Casey and Shaughnessy convinced Oedel's son, Richard, to stay on and become chief executive. Then they tapped the network for new marketing and financial officers. Metapoint partner Coleman Hogan, former chief executive of McCord Corp., joined Spir-it's board and served as Richard's main adviser. "Colie knew what business was all about," says Richard. "If I came up with a brilliant new strategy, he'' say, 'okay, what are the margins? How does it fit with your overall goals?' He'd bring all these issues to the table and make sure we didn't forget."

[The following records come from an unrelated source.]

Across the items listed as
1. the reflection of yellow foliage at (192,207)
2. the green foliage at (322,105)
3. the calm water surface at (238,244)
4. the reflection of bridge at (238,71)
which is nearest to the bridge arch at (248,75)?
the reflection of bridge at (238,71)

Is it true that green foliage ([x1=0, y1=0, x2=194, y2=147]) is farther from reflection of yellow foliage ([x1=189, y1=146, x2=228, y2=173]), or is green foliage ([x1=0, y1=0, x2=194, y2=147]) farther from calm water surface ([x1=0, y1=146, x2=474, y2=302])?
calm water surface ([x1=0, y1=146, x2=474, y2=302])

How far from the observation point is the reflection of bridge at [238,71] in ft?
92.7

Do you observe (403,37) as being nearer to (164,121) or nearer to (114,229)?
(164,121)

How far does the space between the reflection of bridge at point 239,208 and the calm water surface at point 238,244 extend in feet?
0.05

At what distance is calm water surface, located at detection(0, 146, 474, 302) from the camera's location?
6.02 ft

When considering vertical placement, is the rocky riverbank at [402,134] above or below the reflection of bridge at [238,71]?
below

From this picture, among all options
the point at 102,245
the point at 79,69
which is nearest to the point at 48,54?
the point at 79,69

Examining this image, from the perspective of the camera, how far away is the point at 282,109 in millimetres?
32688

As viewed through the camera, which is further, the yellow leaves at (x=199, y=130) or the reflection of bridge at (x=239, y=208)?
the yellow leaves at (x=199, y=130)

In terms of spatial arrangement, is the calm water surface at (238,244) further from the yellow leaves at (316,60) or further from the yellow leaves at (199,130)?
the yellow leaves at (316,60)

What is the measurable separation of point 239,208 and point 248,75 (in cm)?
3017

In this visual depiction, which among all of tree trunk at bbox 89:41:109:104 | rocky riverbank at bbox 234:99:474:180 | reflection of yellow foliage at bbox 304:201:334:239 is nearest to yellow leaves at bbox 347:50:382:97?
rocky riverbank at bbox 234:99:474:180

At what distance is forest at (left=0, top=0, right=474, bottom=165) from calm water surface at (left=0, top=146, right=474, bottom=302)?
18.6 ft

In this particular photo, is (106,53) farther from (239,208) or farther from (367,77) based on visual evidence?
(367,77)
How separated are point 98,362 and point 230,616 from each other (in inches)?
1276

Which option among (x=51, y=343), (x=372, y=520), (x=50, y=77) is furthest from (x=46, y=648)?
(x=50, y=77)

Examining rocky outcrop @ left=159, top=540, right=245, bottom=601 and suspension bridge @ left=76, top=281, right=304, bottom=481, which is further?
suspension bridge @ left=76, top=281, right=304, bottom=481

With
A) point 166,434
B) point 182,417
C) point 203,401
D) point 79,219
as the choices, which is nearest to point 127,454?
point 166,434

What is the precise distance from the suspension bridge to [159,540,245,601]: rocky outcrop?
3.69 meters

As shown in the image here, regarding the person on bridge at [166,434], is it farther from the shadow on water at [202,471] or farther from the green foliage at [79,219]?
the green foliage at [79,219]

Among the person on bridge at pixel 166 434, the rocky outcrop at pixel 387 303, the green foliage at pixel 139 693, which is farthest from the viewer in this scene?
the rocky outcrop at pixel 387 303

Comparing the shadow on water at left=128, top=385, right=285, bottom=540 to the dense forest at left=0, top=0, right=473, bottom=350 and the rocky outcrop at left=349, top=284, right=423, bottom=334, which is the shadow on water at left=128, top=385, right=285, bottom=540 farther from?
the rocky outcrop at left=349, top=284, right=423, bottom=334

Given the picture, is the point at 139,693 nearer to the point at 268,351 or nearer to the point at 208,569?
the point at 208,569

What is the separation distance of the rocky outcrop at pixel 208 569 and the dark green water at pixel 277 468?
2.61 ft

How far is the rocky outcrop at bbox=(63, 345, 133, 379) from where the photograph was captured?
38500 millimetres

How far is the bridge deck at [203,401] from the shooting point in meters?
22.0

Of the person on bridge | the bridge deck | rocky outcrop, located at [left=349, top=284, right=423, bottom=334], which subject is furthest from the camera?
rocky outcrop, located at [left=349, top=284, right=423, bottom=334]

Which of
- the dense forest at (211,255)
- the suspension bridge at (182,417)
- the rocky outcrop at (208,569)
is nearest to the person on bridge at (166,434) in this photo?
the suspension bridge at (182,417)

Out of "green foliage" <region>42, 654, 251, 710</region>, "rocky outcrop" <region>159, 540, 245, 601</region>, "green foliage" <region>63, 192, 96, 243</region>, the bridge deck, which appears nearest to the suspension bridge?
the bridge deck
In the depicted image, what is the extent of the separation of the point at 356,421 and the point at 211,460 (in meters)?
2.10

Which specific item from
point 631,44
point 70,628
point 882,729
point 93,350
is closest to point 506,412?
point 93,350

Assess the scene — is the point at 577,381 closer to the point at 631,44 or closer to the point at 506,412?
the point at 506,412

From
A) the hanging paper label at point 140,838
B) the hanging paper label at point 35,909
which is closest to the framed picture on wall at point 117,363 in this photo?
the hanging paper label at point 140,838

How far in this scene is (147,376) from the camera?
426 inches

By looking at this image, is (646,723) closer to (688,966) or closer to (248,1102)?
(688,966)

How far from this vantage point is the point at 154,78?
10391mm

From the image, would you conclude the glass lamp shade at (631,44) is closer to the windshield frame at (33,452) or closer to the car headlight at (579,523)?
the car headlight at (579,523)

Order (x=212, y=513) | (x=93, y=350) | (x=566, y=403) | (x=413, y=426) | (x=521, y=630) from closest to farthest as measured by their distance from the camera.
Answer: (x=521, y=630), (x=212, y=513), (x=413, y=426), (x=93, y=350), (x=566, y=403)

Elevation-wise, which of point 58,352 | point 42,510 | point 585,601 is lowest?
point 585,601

Within a year Metapoint cut Spir-it's working capital to 44% just from the inventory reductions. Delivery times fell from three weeks to 48 hours. In three years the debt was gone and Metapoint was ready to sell. The new buyer: Richard Oedel. Return to Metapoint: 59% annually for three years.

Not every Metapoint deal has worked. A 1990 acquisition of rug-maker Colonial Mills fell apart. In 1993 an attempt to consolidate family businesses into a nationwide chain of icon door manufacturers collapsed because Sears, the largest customer, stopped selling the item.

But successes far outnumber the flops. In 1990 Gimpel Corp., a maker of high-performance emergency shutoff valves used in steam turbines, was available for purchase. Metapoint partner Thomas Holmes, retired chief executive of Ingersoll-Rand, asked Steven Sandy, who ran Ingersoll's pump division, to take a look at it. Gimpel lacked financial controls, operations were slipping, and customers like General Electric threatened to bolt.

Sandy told Metapoint he'd be willing to rum Gimpel. Sandy's plan: sell high-margin repair and maintenance services and expand internationally. The plan worked. Gimpel grew, and in 3 ½ years Metapoint was out, at a handsome profit, having sold Gimpel to its new management.

The entire Metapoint partnership gathers twice a year - Palm Beach in the spring, up north in the fall. These are working sessions. Shaughnessy mails out financials of all the operations ahead of time. "You don't blow smoke at these guys," says Alfred Samuelsen, president of Marathon Power Technologies, a battery maker Metapoint bought in 1994.

But do these big-company guys understand the problems of the smaller companies Metapoint buys? We put the question to Red Poling, who sits on the board at Shell Oil, LTV Corp. and Kellogg- as well as on the board of Crippen Manufacturing, a tiny manufacturer of seed-cleaning machinery that Metapoint bought in February. Poling smiled. "You just move the decimal place over a few places and you've still got the same basic management issues."